-- start of Provided entries --
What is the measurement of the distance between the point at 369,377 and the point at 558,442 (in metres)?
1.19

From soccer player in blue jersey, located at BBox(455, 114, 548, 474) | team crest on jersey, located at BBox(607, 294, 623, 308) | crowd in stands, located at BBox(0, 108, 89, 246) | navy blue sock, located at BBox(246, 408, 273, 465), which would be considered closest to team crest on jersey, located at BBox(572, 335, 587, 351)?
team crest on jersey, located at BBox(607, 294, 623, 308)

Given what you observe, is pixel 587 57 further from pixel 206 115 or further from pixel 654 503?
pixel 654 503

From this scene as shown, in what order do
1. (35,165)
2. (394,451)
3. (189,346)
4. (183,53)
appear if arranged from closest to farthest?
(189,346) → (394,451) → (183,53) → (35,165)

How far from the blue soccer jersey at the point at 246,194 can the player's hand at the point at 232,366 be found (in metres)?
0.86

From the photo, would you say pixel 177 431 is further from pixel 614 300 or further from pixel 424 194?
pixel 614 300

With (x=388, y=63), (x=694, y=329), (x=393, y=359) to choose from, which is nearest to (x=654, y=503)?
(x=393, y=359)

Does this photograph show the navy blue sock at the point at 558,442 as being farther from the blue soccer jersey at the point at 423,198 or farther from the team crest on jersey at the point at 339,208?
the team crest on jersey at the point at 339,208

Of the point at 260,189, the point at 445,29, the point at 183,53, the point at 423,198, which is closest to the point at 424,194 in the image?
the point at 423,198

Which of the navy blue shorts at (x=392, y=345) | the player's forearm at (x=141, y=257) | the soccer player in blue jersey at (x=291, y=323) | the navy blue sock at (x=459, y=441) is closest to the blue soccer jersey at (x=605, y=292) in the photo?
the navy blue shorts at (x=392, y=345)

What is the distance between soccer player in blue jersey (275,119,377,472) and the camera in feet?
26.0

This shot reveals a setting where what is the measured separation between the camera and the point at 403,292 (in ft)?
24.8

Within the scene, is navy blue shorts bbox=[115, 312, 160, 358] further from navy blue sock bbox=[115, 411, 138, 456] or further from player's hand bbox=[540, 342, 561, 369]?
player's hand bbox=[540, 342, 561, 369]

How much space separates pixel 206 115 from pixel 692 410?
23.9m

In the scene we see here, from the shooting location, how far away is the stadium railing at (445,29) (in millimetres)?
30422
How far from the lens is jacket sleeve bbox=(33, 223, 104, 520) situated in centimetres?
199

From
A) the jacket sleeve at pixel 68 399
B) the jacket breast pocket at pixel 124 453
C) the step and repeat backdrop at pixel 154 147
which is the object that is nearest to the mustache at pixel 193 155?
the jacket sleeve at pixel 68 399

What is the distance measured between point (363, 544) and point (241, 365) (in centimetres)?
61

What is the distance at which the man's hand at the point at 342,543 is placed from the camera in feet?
-- end of Provided entries --
-- start of Provided entries --
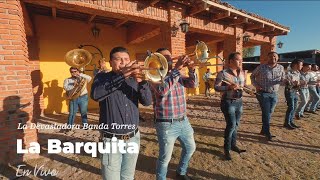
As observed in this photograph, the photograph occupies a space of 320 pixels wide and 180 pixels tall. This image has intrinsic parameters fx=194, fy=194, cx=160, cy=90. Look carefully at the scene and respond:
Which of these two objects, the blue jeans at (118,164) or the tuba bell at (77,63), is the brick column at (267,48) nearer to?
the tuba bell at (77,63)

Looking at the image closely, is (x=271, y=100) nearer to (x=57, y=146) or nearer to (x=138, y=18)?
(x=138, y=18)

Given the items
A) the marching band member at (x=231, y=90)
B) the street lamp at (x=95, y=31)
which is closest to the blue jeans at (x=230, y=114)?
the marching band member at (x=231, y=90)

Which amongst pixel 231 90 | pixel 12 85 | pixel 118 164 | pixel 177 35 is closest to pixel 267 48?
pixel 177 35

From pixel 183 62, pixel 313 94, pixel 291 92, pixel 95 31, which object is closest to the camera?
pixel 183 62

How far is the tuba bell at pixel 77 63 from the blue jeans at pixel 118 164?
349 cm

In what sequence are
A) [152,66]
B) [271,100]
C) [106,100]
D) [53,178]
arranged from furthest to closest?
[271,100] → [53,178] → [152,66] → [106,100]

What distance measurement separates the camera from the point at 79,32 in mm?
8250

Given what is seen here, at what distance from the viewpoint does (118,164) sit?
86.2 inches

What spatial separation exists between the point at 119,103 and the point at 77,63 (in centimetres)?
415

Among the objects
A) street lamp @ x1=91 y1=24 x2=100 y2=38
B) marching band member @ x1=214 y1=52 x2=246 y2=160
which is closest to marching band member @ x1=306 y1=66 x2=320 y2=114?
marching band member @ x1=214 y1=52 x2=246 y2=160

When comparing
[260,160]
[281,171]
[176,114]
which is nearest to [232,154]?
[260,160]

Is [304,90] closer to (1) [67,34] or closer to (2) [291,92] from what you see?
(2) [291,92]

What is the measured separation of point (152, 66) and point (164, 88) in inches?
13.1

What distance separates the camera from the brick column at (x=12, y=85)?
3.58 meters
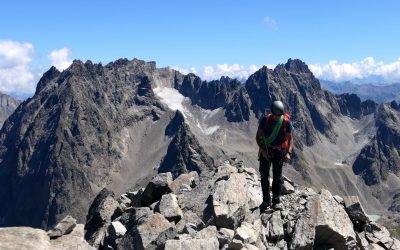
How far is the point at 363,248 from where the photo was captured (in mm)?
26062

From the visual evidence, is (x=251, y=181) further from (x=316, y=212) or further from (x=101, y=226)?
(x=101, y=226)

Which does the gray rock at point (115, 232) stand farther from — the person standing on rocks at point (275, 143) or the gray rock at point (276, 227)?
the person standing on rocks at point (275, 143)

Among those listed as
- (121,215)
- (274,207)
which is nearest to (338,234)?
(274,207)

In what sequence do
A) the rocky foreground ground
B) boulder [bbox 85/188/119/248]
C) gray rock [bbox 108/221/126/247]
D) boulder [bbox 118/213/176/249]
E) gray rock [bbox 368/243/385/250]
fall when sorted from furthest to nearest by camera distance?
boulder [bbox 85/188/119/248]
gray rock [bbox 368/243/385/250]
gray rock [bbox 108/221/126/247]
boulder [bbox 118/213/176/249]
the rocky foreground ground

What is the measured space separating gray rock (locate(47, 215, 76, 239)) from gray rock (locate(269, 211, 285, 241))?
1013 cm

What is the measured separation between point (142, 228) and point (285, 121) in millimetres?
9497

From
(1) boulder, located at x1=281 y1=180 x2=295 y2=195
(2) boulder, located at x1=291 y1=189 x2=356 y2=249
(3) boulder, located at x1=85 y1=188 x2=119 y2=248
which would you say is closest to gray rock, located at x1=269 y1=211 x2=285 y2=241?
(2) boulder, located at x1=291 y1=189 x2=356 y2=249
-- end of Provided entries --
-- start of Provided entries --
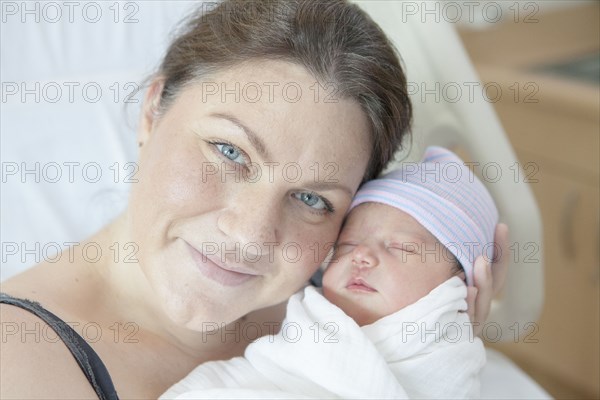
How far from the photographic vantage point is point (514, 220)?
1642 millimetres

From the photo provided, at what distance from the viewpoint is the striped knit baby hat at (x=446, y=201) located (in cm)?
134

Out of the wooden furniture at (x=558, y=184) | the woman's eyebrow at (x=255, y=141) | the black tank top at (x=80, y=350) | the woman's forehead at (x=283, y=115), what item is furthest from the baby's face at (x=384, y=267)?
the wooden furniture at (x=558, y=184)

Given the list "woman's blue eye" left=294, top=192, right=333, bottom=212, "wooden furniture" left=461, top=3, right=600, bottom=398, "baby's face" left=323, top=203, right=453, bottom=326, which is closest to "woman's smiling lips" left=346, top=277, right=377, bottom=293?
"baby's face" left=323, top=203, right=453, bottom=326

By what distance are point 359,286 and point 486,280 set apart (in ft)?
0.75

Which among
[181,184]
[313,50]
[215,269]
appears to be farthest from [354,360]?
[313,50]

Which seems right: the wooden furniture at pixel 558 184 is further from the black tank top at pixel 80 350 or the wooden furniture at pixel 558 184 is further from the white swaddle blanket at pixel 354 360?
-- end of Provided entries --
Turn the part of the material above that opens with the line containing "Given the items" and closes with the line containing "[271,100] → [53,178] → [152,66] → [106,100]" into a numbered list, one item per line, with the blank lines left out.

§ Full output:
1. Given the items
2. A) the marching band member at (x=231, y=90)
3. B) the street lamp at (x=95, y=31)
4. which is closest to the blue jeans at (x=230, y=114)?
5. the marching band member at (x=231, y=90)
6. Which amongst pixel 231 90 | pixel 12 85 | pixel 118 164 | pixel 177 35 is closest to pixel 267 48?
7. pixel 177 35
8. From pixel 183 62, pixel 313 94, pixel 291 92, pixel 95 31, which object is closest to the camera?
9. pixel 183 62
10. How far is the tuba bell at pixel 77 63 from the blue jeans at pixel 118 164?
11. 349 cm
12. In what sequence are
13. A) [152,66]
14. B) [271,100]
15. C) [106,100]
16. D) [53,178]
17. arranged from furthest to closest?
18. [271,100] → [53,178] → [152,66] → [106,100]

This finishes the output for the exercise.